Why Your AI Bot is Producing Slop & 5 Ways to Fix It 

AI Tips

Building your own custom GPT is not hard to do, but it can be surprisingly hard to do well. 

At Optimal, we help law firms, associations, and consulting firms get meaningful business results out of their IT systems. When it comes to AI, 95% of organizations have seen no measurable return on their investment.  

We’re also seeing more and more professionals getting actively frustrated with what AI tools are delivering. While this isn’t a universal experience, a mere 16% of workers strongly agree that their company’s AI tools are useful.  

To help alleviate some of this frustration, we’ve compiled a list of best practices for building out an AI bot. Below are 5 ways to make your custom GPT faster, more accurate, and more effective.  

1. Envision 1,000 Five-Year-Old Interns 

AI tools are often treated like experts: your team asks a question and expects wisdom. 

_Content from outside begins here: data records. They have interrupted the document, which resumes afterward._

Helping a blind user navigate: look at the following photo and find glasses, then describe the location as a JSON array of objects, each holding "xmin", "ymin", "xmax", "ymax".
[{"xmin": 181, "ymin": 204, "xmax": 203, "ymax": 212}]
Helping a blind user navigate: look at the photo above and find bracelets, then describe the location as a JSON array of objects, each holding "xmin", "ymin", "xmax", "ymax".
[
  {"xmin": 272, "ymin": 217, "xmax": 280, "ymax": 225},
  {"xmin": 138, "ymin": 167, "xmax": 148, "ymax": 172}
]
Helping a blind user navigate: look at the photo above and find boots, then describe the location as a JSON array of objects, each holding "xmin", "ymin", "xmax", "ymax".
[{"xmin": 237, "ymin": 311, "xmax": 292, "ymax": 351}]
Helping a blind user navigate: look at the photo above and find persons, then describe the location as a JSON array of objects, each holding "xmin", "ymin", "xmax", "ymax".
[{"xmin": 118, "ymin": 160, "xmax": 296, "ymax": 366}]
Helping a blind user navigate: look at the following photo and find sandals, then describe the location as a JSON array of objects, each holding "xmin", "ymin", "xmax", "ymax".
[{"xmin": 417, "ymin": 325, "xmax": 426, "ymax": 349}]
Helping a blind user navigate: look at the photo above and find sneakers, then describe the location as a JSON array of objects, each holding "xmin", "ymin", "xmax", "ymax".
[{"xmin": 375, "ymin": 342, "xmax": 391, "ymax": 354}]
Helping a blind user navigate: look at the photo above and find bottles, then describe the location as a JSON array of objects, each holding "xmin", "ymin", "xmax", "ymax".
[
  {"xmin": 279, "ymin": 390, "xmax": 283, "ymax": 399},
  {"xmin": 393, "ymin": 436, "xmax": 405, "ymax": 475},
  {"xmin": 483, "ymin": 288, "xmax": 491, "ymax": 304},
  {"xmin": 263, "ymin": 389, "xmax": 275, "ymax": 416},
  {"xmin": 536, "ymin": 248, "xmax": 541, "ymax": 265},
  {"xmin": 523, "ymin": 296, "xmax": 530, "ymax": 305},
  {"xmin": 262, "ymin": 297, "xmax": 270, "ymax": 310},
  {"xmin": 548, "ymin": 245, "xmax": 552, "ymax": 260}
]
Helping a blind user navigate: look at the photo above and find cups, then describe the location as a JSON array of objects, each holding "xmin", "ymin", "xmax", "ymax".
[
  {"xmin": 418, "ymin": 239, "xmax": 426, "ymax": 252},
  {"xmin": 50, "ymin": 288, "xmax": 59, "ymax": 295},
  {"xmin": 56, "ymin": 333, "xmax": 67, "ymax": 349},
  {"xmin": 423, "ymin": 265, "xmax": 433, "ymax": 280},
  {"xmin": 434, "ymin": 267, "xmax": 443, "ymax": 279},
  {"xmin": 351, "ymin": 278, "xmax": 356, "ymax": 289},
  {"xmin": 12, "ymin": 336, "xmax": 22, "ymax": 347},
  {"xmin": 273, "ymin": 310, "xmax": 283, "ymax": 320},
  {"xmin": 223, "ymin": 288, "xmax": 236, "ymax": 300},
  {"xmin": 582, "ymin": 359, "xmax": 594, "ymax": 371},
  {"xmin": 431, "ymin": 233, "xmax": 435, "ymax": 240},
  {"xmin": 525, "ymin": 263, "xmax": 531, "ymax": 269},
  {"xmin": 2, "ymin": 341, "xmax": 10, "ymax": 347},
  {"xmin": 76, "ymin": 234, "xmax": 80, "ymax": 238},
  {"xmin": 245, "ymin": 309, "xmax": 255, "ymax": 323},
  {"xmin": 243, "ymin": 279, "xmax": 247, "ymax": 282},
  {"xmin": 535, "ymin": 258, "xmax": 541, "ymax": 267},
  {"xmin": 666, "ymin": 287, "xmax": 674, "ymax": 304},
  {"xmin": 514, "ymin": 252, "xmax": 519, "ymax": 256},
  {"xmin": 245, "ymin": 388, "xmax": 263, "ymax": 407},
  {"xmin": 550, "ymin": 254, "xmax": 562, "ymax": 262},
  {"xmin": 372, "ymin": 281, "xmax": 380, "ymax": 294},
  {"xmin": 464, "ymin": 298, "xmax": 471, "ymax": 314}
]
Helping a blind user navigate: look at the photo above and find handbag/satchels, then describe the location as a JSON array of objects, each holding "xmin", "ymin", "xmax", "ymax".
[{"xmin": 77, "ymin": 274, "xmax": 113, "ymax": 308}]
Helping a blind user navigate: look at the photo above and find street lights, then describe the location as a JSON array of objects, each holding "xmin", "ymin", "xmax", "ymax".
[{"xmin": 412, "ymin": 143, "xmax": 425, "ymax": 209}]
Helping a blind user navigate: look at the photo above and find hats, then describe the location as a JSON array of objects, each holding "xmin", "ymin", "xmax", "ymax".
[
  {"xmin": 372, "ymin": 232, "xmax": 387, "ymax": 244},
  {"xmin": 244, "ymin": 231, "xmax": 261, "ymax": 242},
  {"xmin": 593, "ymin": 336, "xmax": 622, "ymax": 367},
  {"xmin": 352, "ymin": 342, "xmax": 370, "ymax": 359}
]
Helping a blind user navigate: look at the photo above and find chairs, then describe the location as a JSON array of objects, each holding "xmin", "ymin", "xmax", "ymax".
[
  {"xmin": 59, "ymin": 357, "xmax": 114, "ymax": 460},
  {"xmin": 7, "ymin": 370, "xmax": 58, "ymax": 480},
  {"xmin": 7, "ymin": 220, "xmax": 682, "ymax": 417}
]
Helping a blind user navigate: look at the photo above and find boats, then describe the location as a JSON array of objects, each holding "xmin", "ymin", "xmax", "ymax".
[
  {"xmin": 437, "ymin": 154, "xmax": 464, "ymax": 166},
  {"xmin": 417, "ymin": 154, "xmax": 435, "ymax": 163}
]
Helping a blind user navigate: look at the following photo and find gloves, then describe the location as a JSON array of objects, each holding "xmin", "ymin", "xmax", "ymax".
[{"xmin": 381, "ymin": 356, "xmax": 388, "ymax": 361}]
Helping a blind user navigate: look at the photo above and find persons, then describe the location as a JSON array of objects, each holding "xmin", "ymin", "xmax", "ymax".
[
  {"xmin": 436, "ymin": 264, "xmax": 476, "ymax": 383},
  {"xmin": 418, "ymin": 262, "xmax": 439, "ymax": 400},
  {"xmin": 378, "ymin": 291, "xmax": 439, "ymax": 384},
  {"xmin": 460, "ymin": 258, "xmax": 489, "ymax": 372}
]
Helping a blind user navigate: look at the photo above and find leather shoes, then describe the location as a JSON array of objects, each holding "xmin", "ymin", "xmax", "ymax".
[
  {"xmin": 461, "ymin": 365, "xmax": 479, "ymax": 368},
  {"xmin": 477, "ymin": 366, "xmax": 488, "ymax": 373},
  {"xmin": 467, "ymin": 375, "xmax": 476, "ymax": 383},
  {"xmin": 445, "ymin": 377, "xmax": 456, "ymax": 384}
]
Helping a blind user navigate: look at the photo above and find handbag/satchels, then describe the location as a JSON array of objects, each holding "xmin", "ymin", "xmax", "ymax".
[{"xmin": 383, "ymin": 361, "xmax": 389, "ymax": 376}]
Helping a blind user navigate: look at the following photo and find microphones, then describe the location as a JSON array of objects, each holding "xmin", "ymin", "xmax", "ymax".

In reality, AI behaves like a massive group of extremely junior interns. They are fast and confident, but they lack judgment, context, and restraint. Without tight supervision, they will generate answers that sound right while being fully fabricated. 

Resetting expectations will lower frustration immediately. 

2. Give It One Job 

Effective AI agents do one job and one job only. Not “help with scheduling and policies and FAQs and reporting.” Just scheduling. Or just policy explanation.  

Tight scope dramatically improves accuracy, speed, and trust. It also shortens build time. 

3. Use Plain-Text Data, Never Added “Just in Case” 

Uploading extra material “just in case” doesn’t make AI smarter—it makes it slower, more confused, and less reliable. 

AI performs best with: 

  • Plain-text documents 
  • Bulleted lists 
  • Numbered rules 
  • Explicit statements 

Avoid scanned PDFs, charts, images, marketing prose, and multiple conflicting versions of the same document. 

4. Spell Everything Out, Embrace Absolutes, and Forbid Guessing. 

What feels obvious to humans is invisible to AI—and it will make assumptions to fill gaps. 

If meetings should never be scheduled on major holidays, say so, list the holidays, and use the word “never.” In case information is missing, instruct AI to ask and forbid guessing or browsing for answers.

5. Expect Ongoing Refinement—Not by Developers 

AI systems are not finished at launch. They improve through use. 

The most successful organizations refine AI by updating documents and rules—not rewriting code. That allows HR, operations, and subject-matter experts to correct edge cases as they appear, and AI becomes an operational tool instead of an endless pilot. 

Why This Matters 

When AI is treated like magic, it disappoints. When it’s treated like a junior employee that needs clear instructions, narrow scope, clean inputs, and continuous refinement, it begins to deliver real efficiencies. 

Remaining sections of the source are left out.